Other product features reflect different design philosophies. VIEVU’s design emphasises simplicity. Even if the camera is turned completely off, sliding the switch will turn it on and activate recording. Taser’s product has a slightly more complicated user interface. The WatchGuard product includes a screen on top of the camera and functions that allow the officer to categorize an incident immediately after ending recording. All three products can be paired with the officer’s smart phone to allow viewing video and adding notes.

Choosing the right body camera is important. But an even more formidable challenge is managing the volume of video produced. WatchGuard video estimates that only 3 per cent of recorded events are viewed within 90 days. Even if it seems unnecessary at the time, it is essential that all video is available within the department’s retention timeframe.

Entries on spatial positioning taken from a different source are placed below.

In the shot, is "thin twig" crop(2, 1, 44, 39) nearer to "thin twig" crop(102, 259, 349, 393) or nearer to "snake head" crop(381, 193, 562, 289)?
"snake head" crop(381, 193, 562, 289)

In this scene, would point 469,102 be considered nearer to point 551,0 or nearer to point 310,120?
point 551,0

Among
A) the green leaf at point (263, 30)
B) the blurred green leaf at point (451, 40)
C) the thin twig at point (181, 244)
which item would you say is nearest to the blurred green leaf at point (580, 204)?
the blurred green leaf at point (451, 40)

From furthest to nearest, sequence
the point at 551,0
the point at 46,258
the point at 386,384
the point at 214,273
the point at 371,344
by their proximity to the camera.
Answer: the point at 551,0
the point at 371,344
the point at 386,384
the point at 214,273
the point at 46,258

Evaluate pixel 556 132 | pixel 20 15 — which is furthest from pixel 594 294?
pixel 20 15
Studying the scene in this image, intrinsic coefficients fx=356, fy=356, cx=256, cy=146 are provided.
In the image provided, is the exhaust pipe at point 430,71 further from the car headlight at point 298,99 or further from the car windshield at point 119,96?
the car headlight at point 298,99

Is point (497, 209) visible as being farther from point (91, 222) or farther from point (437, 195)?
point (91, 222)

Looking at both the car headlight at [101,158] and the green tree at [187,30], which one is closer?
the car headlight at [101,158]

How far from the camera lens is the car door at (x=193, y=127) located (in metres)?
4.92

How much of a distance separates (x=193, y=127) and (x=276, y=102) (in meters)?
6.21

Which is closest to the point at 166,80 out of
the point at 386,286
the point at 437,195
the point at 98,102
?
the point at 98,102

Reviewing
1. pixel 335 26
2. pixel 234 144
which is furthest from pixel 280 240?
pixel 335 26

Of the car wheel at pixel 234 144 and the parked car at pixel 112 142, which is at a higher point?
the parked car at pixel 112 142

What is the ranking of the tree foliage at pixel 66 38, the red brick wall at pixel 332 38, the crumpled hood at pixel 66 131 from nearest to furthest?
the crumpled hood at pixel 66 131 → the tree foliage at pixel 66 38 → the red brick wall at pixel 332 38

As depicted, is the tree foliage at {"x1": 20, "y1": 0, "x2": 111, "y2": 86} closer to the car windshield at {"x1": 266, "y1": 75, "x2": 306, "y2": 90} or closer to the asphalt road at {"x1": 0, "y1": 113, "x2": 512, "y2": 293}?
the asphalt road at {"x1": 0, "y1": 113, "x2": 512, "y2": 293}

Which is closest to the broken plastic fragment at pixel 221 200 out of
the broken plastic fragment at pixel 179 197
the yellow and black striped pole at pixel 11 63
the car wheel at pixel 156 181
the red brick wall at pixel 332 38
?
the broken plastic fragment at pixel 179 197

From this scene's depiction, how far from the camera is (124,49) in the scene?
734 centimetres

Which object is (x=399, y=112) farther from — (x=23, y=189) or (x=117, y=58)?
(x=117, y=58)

At the end of their shift, officers usually place their body camera into an Ethernet-connected rack. Videos are automatically uploaded and batteries charged. WatchGuard offers automatic WiFi upload when integrated with their in-car system. Officers who need to take their camera home, or work in small departments, can connect their VIEVU camera directly to a PC using a proprietary cable. Other options are available to meet specific requirements.

On-site, cloud, and hybrid video storage solutions are available. Departments purchasing body cameras must take the time to fully understand their options. A cloud-based system might be the right choice for some departments, and can simplify sharing video securely. But monthly data storage costs must be considered. It is essential to clarify ownership of both the recordings and associated metadata, and how they will be transferred to the department in the event that cloud services are terminated.

Body cameras are on their way to becoming standard police equipment, and that’s a good thing for law enforcement and the public they serve. Canadian police forces need to understand the strengths and weaknesses of products on the market in order to get a clear picture.